EXERCISES:
1. In the word-of-the-year text, what degree is the writer going to finish this year?
2. Select each line of the entries that contains the word "flower".

** START OF PROVIDED TEXT **

For years I’ve been operating at survival mode, working from this moment to the next, so many commitments and objectives that I typically don’t have time to get ahead or give myself breathing room. I’m often realizing that things I want to do are left behind because of things I have to do. I find that I don’t give time to things that need it, like, you know, cleaning, because I have a business and two kids and a husband that works twelve hour shifts, and I’m working on my Master’s Degree. It’s been as effective as it sounds, leaving me feeling exhausted and torn in a million directions.
This year, I’m finally going to finish my Master’s Degree. I’ll be working in a classroom and finding my own balance in life is going to be key. In order to achieve this, I need organization in all aspects of my life. For me, this word means so much more than using my planner and keeping my areas tidy.
It means planning and reflecting, focusing and following through. It will require me to simplify and minimize in many ways, both physical and emotional. It will require me to be aware of my own limits and capabilities and safeguard them adamantly. Time with my family must be precious and protect and not allowed to be encroached upon by work. I must work each and every day towards using organization to give me the foundation I need to be successful and grow this year in my work and relationships.
That is why I chose my word. Have you given any thought to your word of the year? I would love to hear what it is and how you came to decide on it.

** END OF PROVIDED TEXT **
** START OF DATA SHOWN **

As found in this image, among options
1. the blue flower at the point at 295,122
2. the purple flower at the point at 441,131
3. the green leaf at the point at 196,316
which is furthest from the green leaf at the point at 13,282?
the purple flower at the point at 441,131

** END OF DATA SHOWN **

PROBLEM SOLUTIONS:
1. A Master's Degree.

2.
1. the blue flower at the point at 295,122
2. the purple flower at the point at 441,131
the purple flower at the point at 441,131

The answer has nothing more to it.